Sept 24, 2013

Sept 24, 2013

So I guess the first night in the new house wasn't that bad.  My friends showed up a lot later than they usually do.  They said they had a hard time finding my new place.  I've always lived in big cities.  I guess having to travel through the woods was a little new to them.

I told my friends about how my new therapist doesn't think they are real.  I think she is the one who is crazy.  I mean, I can see them.  I can talk to them.  How could they not be real? But whatever.  They say I don't have friends but they just get upset when I tell them who my friends really are.  I just don't understand.  My stupid counselor, Stephanie, will be here tomorrow.  Maybe I should just start lying.  Who knows, it may get my "sentence" reduced.

Mom hates that I have to talk to this woman, but for some reason, the state said they would have to take me away if I don't, though.  I hate that they think that I am crazy.

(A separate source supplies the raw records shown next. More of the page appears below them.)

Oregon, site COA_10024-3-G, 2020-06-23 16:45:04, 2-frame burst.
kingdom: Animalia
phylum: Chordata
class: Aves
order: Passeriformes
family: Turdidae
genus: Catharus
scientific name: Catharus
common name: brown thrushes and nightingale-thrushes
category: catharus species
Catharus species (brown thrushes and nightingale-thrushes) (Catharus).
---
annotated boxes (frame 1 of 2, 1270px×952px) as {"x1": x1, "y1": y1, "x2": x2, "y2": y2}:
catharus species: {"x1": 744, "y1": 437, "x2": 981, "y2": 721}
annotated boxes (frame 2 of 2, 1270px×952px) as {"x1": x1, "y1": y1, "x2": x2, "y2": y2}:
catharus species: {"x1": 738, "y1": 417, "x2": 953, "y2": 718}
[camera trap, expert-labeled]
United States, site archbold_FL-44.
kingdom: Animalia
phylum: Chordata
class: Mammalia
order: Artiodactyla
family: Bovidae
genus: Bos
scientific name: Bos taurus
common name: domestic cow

I also start my first day of school tomorrow.  Yesterday and today were supposed to be my "transition" days, so I will be less stressed about the move.  It wasn't like I was stressed about it anyway.  I don't keep friends at school.  I didn't care for the weather.  Everything and everyone that I care about came with me.  They always do.  The only thing I might miss is my old teachers.  They actually told me how smart I am.  They made me feel that I could actually do something.  When I get good grades, Dad just says I was cheating, so I started lying and saying I am getting C's and D's now, so he doesn't accuse me of anything.

Well, I'm starting to get aggravated.  Good night.